Use of Simulation Modeling Software in Support of Container Nursery Process Improvement in the Gulf South
Use of Simulation Modeling Software in Support of Container Nursery Process Improvement in the Gulf South
Monday, July 22, 2013
Desert Ballroom: Salons 7-8 (Desert Springs J.W Marriott Resort )
For many years, decision makers have been using process modeling tools to influence design and improvement of complex systems. Typically, these efforts are associated with environments such as manufacturing or transportation systems. Conditions found in these systems are well suited to simulation modeling due to their inherent complexity, variability, and inter-connectivity of system components. If we consider the components of a nursery production system, we see a close relationship to a typical manufacturing system characterized by multiple raw materials coming together with the aid of a labor component to form a finished product.
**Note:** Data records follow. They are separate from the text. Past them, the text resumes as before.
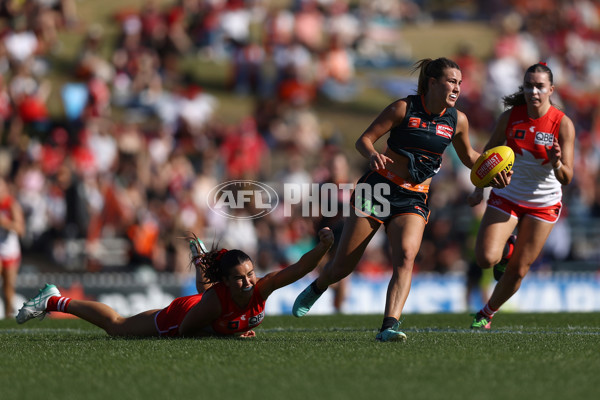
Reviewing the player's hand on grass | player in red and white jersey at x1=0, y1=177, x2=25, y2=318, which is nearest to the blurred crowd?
player in red and white jersey at x1=0, y1=177, x2=25, y2=318

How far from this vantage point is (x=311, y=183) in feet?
53.2

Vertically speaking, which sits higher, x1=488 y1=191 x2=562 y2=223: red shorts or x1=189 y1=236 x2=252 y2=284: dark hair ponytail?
x1=488 y1=191 x2=562 y2=223: red shorts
This product must be transported, re-configured, inspected, and tracked multiple times during its life while at the nursery. To this end, many process design decisions made by nursery managers, are then, no different than those made in a traditional manufacturing environment. Decisions to make process changes in order to achieve a positive result in either cycle time or throughput are historically made based on trial and error or expert judgment. An ability to model these changes and simulate their impact over time without actually making a physical change to the operation should, theoretically, result in better decisions. A discrete event simulation program was used to evaluate its effectiveness in predicting system performance resulting from various process changes to production conditions found at container nurseries in the Gulf South. The simulation tool used in this study was specifically designed for manufacturing environments, but has the flexibility to model virtually any process. For this study, a limited number of container nursery processes were investigated. Changes in process cycle time and throughput were determined after comparing various "what-if" scenarios run over many replications simulating days, weeks and months of time. Decisions including relocation of processes, changes in number of workers, changes in transport/movement parameters and additions/changes in equipment were evaluated to demonstrate the feasibility of using this modeling tool in a nursery environment. Continued use of this tool will be evaluated to determine the possibility of adding custom operating parameters to allow model use with minimal programming knowledge.